*** Supplied data

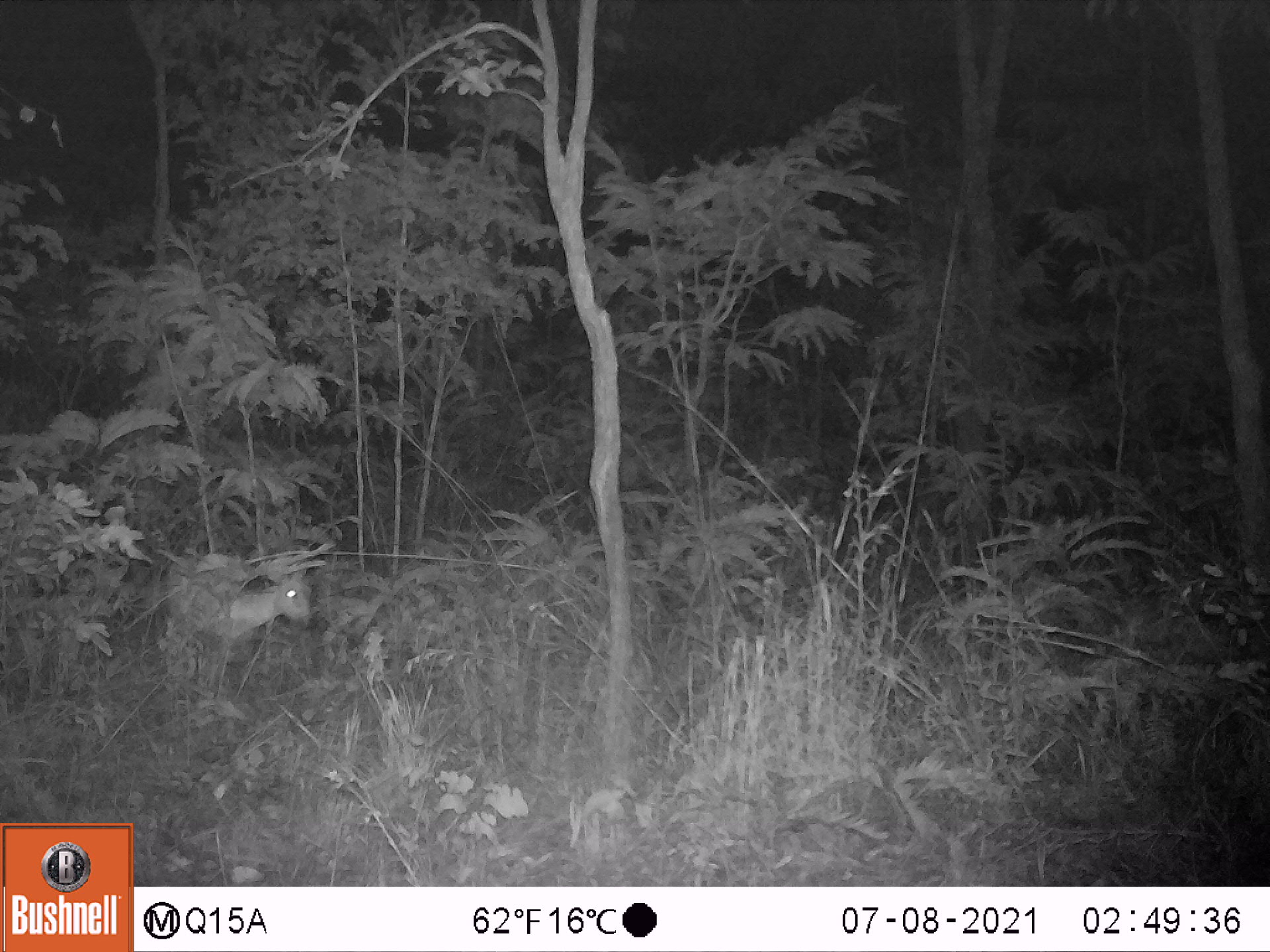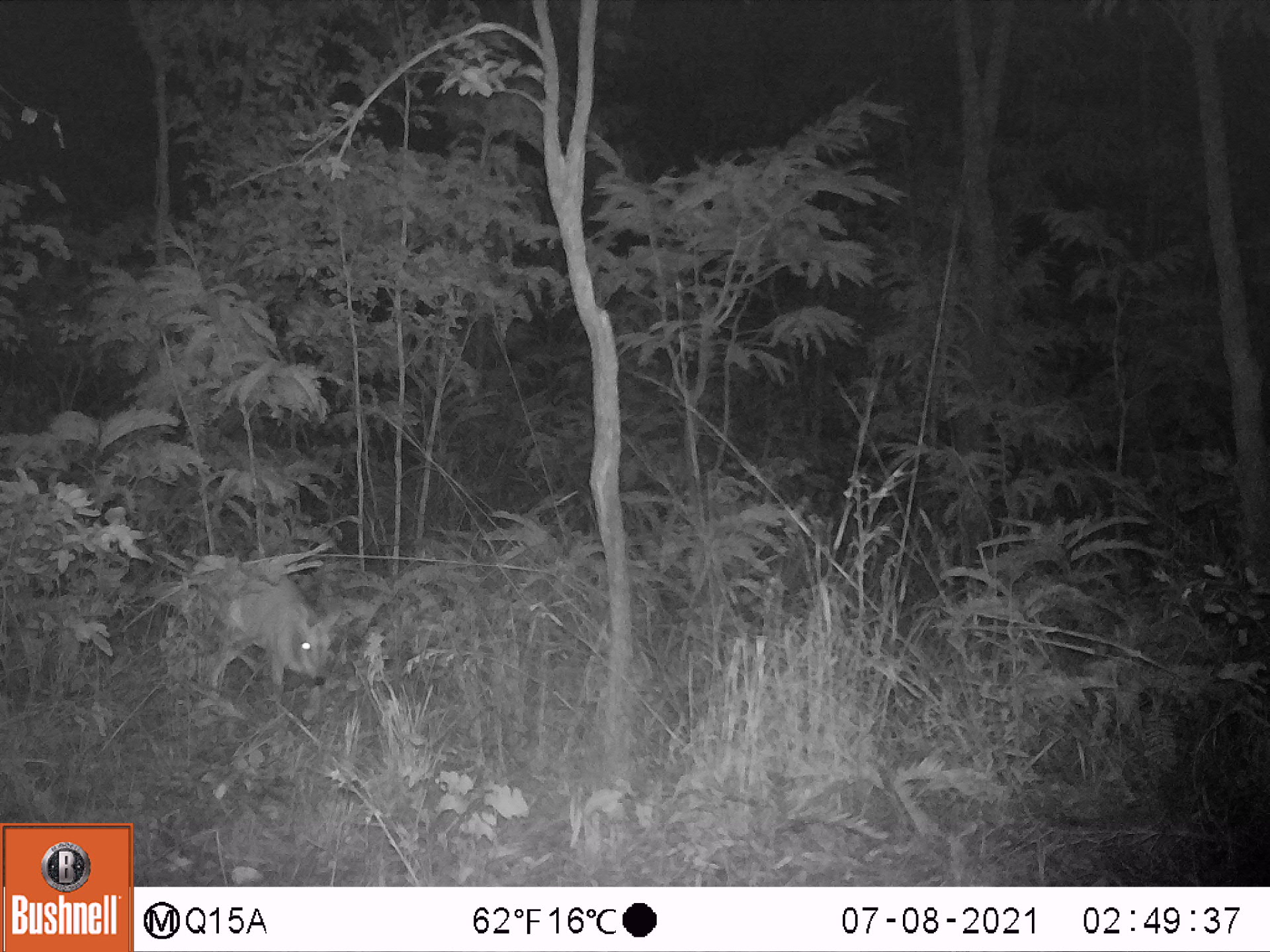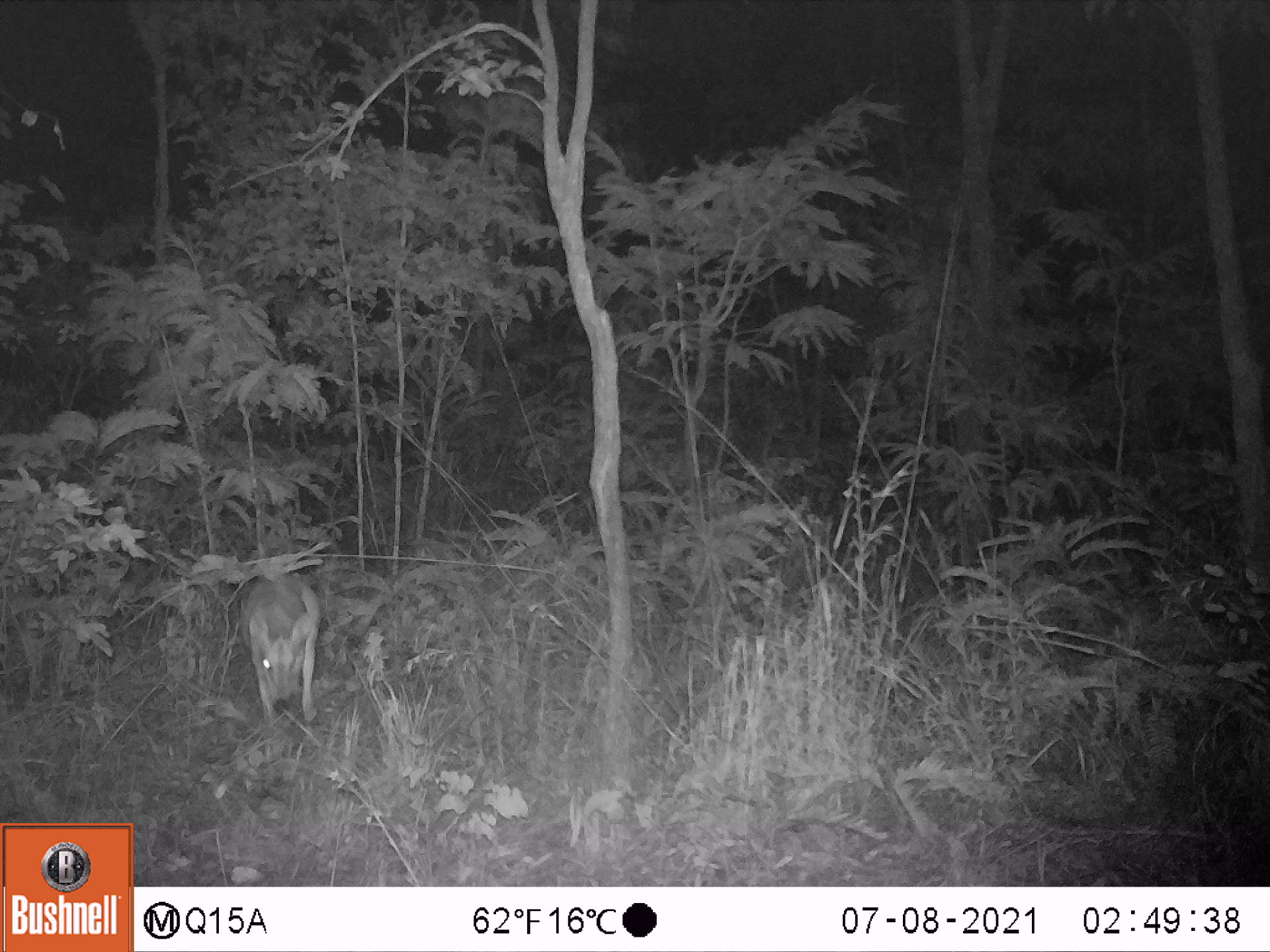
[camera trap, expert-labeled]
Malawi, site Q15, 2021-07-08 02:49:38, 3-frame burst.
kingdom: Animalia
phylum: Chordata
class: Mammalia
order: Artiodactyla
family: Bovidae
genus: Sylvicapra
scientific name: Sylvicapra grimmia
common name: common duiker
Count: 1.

******
*** Supplied data

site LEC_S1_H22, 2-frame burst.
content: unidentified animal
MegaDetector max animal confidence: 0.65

******
*** Supplied data

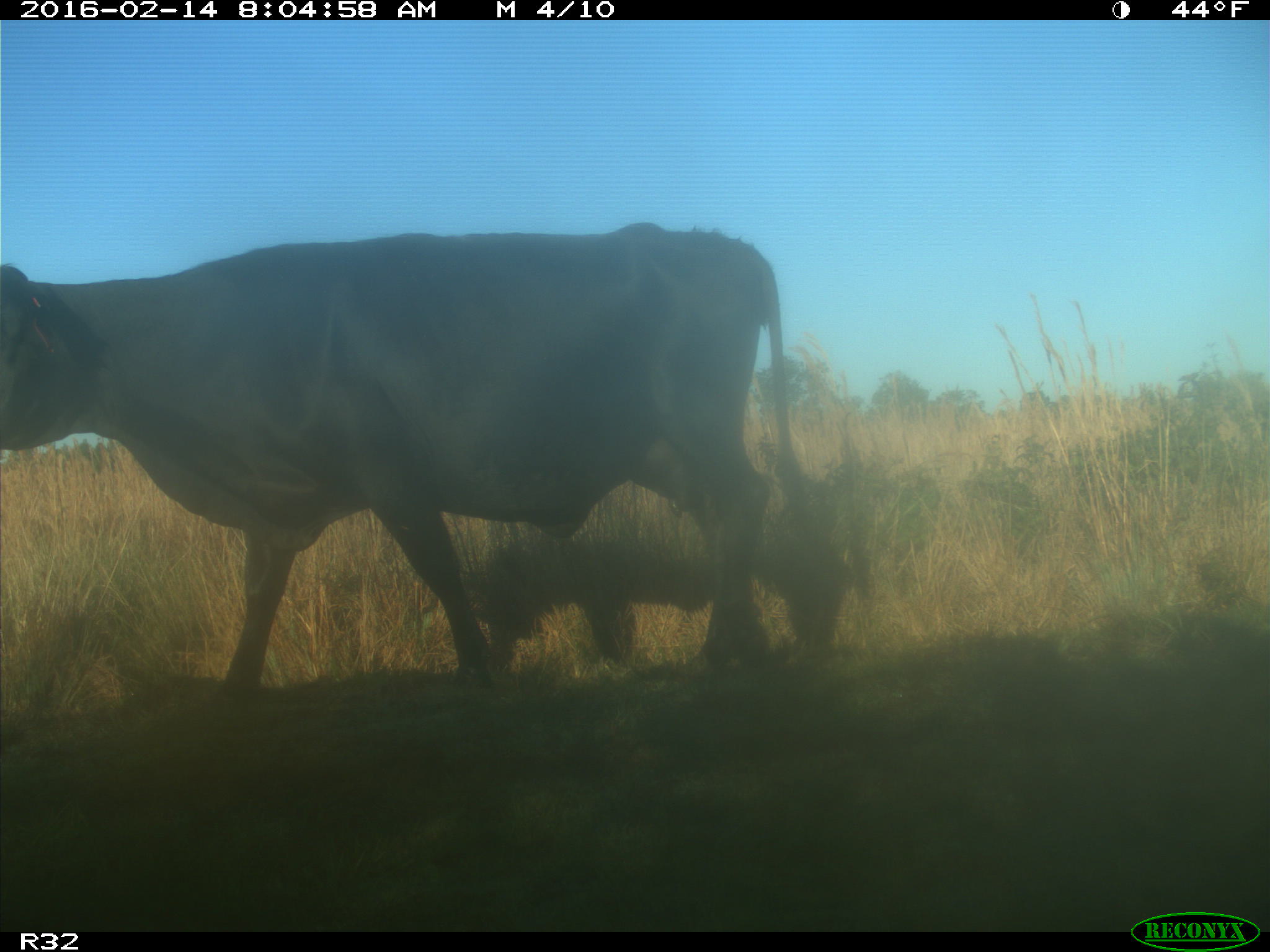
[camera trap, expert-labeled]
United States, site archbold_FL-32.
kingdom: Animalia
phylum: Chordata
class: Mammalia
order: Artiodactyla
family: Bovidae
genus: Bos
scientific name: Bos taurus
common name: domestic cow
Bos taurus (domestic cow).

******

- _Your objective_:
Answer with one number only, the count of lines in the material above that hold "burst".

- _Finished task_:
2